Darboven was reflective about current political affairs and started taking short notes of the most important daily events – political or personal – when leaving Hamburg for New York in 1966, which were then later included in her work. Oftentimes, Darboven intertwined political or cultural history with personal references, such as photographs and other personal notes, like ‘in ruhe ein brötchen mit butter und marmelade essen’ (eat a roll with butter and jam in peace) or inscriptions like ‘biographie, hanne darboven 1949->1983’ referring to her lifetime, and in the work ‘Ost-West-Demokratie’ (1983), while other works, such as ‘Hommage an meinen Vater’ (1988), are even dominated by personal content.
Living in New York for two years, Darboven came into contact with the leading artists of the then-emerging Conceptual and Minimal Art movements, especially Sol LeWitt and Carl Andre. It was also during this time that she began her series of ‘Constructions’, the basic, systematic structure that would set the tone for her entire oeuvre.

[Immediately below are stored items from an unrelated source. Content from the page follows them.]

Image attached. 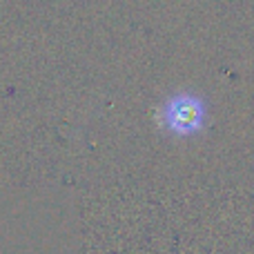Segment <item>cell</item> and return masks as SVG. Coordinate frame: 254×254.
Segmentation results:
<instances>
[{"mask_svg": "<svg viewBox=\"0 0 254 254\" xmlns=\"http://www.w3.org/2000/svg\"><path fill=\"white\" fill-rule=\"evenodd\" d=\"M158 123L172 136H196L207 125V103L194 92H176L163 103Z\"/></svg>", "mask_w": 254, "mask_h": 254, "instance_id": "1", "label": "cell"}]
</instances>
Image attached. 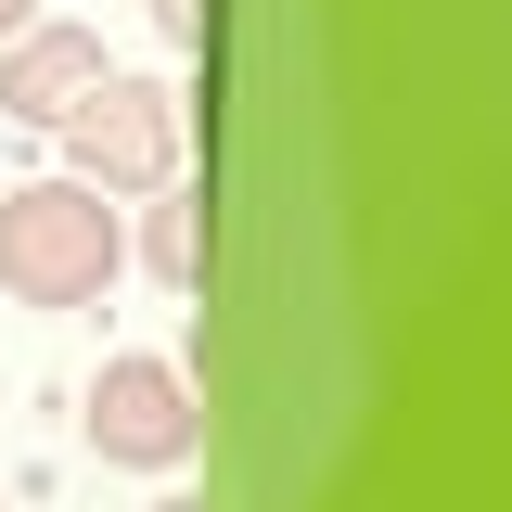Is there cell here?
<instances>
[{
    "label": "cell",
    "mask_w": 512,
    "mask_h": 512,
    "mask_svg": "<svg viewBox=\"0 0 512 512\" xmlns=\"http://www.w3.org/2000/svg\"><path fill=\"white\" fill-rule=\"evenodd\" d=\"M13 26H39V0H0V39H13Z\"/></svg>",
    "instance_id": "8992f818"
},
{
    "label": "cell",
    "mask_w": 512,
    "mask_h": 512,
    "mask_svg": "<svg viewBox=\"0 0 512 512\" xmlns=\"http://www.w3.org/2000/svg\"><path fill=\"white\" fill-rule=\"evenodd\" d=\"M103 282H116V205L90 180L0 192V295H26V308H90Z\"/></svg>",
    "instance_id": "6da1fadb"
},
{
    "label": "cell",
    "mask_w": 512,
    "mask_h": 512,
    "mask_svg": "<svg viewBox=\"0 0 512 512\" xmlns=\"http://www.w3.org/2000/svg\"><path fill=\"white\" fill-rule=\"evenodd\" d=\"M90 448L128 461V474H167V461L205 448V410H192V384L167 359H103V384H90Z\"/></svg>",
    "instance_id": "7a4b0ae2"
},
{
    "label": "cell",
    "mask_w": 512,
    "mask_h": 512,
    "mask_svg": "<svg viewBox=\"0 0 512 512\" xmlns=\"http://www.w3.org/2000/svg\"><path fill=\"white\" fill-rule=\"evenodd\" d=\"M167 512H205V500H167Z\"/></svg>",
    "instance_id": "52a82bcc"
},
{
    "label": "cell",
    "mask_w": 512,
    "mask_h": 512,
    "mask_svg": "<svg viewBox=\"0 0 512 512\" xmlns=\"http://www.w3.org/2000/svg\"><path fill=\"white\" fill-rule=\"evenodd\" d=\"M64 141H77L90 180H116V192H154V180H167V154H180L167 90H141V77H90V103H64Z\"/></svg>",
    "instance_id": "3957f363"
},
{
    "label": "cell",
    "mask_w": 512,
    "mask_h": 512,
    "mask_svg": "<svg viewBox=\"0 0 512 512\" xmlns=\"http://www.w3.org/2000/svg\"><path fill=\"white\" fill-rule=\"evenodd\" d=\"M90 77H103V39L90 26H13L0 39V116L64 128V103H90Z\"/></svg>",
    "instance_id": "277c9868"
},
{
    "label": "cell",
    "mask_w": 512,
    "mask_h": 512,
    "mask_svg": "<svg viewBox=\"0 0 512 512\" xmlns=\"http://www.w3.org/2000/svg\"><path fill=\"white\" fill-rule=\"evenodd\" d=\"M141 256H154L167 282H192V269H205V231H192V205H154V231H141Z\"/></svg>",
    "instance_id": "5b68a950"
}]
</instances>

The most significant structural element in Darboven’s works is the chronological succession of written content, as if ‘writing along a timeline’, and, more specifically, the use of dates.
This is also the case in ‘Schreibzeit’ (1975–99), a vast collection of texts ranging from magazine articles or entries from encyclopaedias to poems. It includes relevant dates of political events and the names authors listed on their dates of birth or death.

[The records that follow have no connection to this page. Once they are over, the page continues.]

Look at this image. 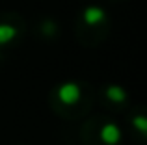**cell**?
Returning <instances> with one entry per match:
<instances>
[{
    "label": "cell",
    "mask_w": 147,
    "mask_h": 145,
    "mask_svg": "<svg viewBox=\"0 0 147 145\" xmlns=\"http://www.w3.org/2000/svg\"><path fill=\"white\" fill-rule=\"evenodd\" d=\"M91 89L80 82H65L56 86L50 93V106L58 115L65 119H76L91 108Z\"/></svg>",
    "instance_id": "cell-1"
},
{
    "label": "cell",
    "mask_w": 147,
    "mask_h": 145,
    "mask_svg": "<svg viewBox=\"0 0 147 145\" xmlns=\"http://www.w3.org/2000/svg\"><path fill=\"white\" fill-rule=\"evenodd\" d=\"M110 17L100 6H88L78 13L75 22V37L82 47H97L108 37Z\"/></svg>",
    "instance_id": "cell-2"
},
{
    "label": "cell",
    "mask_w": 147,
    "mask_h": 145,
    "mask_svg": "<svg viewBox=\"0 0 147 145\" xmlns=\"http://www.w3.org/2000/svg\"><path fill=\"white\" fill-rule=\"evenodd\" d=\"M84 145H119L121 134L115 123L106 117H91L82 128Z\"/></svg>",
    "instance_id": "cell-3"
},
{
    "label": "cell",
    "mask_w": 147,
    "mask_h": 145,
    "mask_svg": "<svg viewBox=\"0 0 147 145\" xmlns=\"http://www.w3.org/2000/svg\"><path fill=\"white\" fill-rule=\"evenodd\" d=\"M26 32V22L15 11L0 13V48L13 47L22 39Z\"/></svg>",
    "instance_id": "cell-4"
},
{
    "label": "cell",
    "mask_w": 147,
    "mask_h": 145,
    "mask_svg": "<svg viewBox=\"0 0 147 145\" xmlns=\"http://www.w3.org/2000/svg\"><path fill=\"white\" fill-rule=\"evenodd\" d=\"M127 102V97L119 87L112 86V87H106V91L102 93V104L106 108L114 110V108H123V104Z\"/></svg>",
    "instance_id": "cell-5"
},
{
    "label": "cell",
    "mask_w": 147,
    "mask_h": 145,
    "mask_svg": "<svg viewBox=\"0 0 147 145\" xmlns=\"http://www.w3.org/2000/svg\"><path fill=\"white\" fill-rule=\"evenodd\" d=\"M112 2H121V0H112Z\"/></svg>",
    "instance_id": "cell-6"
}]
</instances>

A cross-sum system developed by Darboven in the early 1970s was employed by her to make the phenomenon of time visually tangible. Being universal and non-referential, numbers were used by Darboven as a means of marking out time and space; numbers were use not with calculation, but rather for counting.
In other key works, such as her first historical work ‘Bismarckzeit’ (1978), or ‘Kulturgeschichte’ (1980–83), Darboven gathered visual material like photographs, posters or postcards as well as objects like musical instruments, to follow the course of time both in calendric terms and in content. This allowed her to be oriented to the events of a certain period of time and to focus on issues of contemporary history.
Darboven had a great musical talent and in the 1980s she started to transfer her binary system into scores, thus composing mathematical music that she had recorded by professional musicians. The artist’s estate is executed by the Hanne Darboven Foundation, Hamburg, which she established herself in 2000.